5. The early Fathers not only studied the heathen philosophies of Plato and Aristotle, but they learned to employ them, and their successors continued to employ them, even to the Middle Ages, and the period of the Reformation. As an intellectual framework, under which truth should be presented in logical order, it became a strong resource of the early Christian teachers. Let me refer you on this point to the clear statements of Professor Shedd.[33] He has well said that "when Christianity was revealed in its last and beautiful form by the incarnation of the Eternal World, it found the human mind already occupied by human philosophy. Educated men were Platonists, or Stoics, or Epicureans. During the age of Apologetics, which extended from the end of the apostolic age to the death of Origen, the Church was called to grapple with these systems, to know as far as possible what they contained, and to discriminately treat their contents, rejecting some things, utilizing others." "We shall see," he continues, "that Plato, Aristotle, and Cicero exerted more influence than all other philosophic minds united upon the greatest of Christian Fathers, upon the greatest of the School men, and upon the greatest of the theologians of the Reformation, Calvin and Melancthon; and if we look at European philosophy, as it has been unfolded in England, Germany, and France, we can perceive that all the modern philosophic schools have discussed the principles of human reason in very much the same manner in which Plato and Aristotle discussed them twenty-two centuries ago."

I need hardly say, in closing, that it is not necessary to borrow from the heathen systems of to-day as extensively as the Fathers did from the systems of Greece and Rome, and it would be discordant with good taste to illustrate our sermons with quotations from the Hindu poets as lavishly as good Jeremy Taylor graced his discourses with gems from the poets of Greece.
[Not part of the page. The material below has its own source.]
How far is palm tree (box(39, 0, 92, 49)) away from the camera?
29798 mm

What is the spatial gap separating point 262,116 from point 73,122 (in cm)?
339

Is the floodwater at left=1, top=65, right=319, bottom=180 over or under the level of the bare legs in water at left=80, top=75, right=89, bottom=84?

But I think that we may so far heed the wise examples furnished by Church history as to face the false systems of our time with a candid and discriminating spirit, and by a more adequate knowledge to disenchant the bugbears with which their apologists would alarm the Church.

We are entering upon the broadest and most momentous struggle with heathen error that the world has ever witnessed. Again, in this later age, philosophy and multiform speculation are becoming the handmaids of Hindu pantheism and Buddhist occultism, as well as of Christian truth. The resources of the East and the West are combined and subsidized by the enemy as well as by the Church. As in old Rome and Alexandria, so now in London and Calcutta all currents of human thought flow together, and truth is in full grapple with error. It is no time to be idle or to take refuge in pious ignorance, much less to fear heathen systems as so many haunted houses which superstitious people dare not enter—as if the Gospel were not as potent a talisman now as it was ages ago. Let us fearlessly enter these abodes of darkness, throw open the shutters, and let in the light of day, and the hobgoblins will flee. Let us explore every dark recess, winnow out the miasma and the mildew with the pure air of heaven, and the Sun of Righteousness shall fill the world.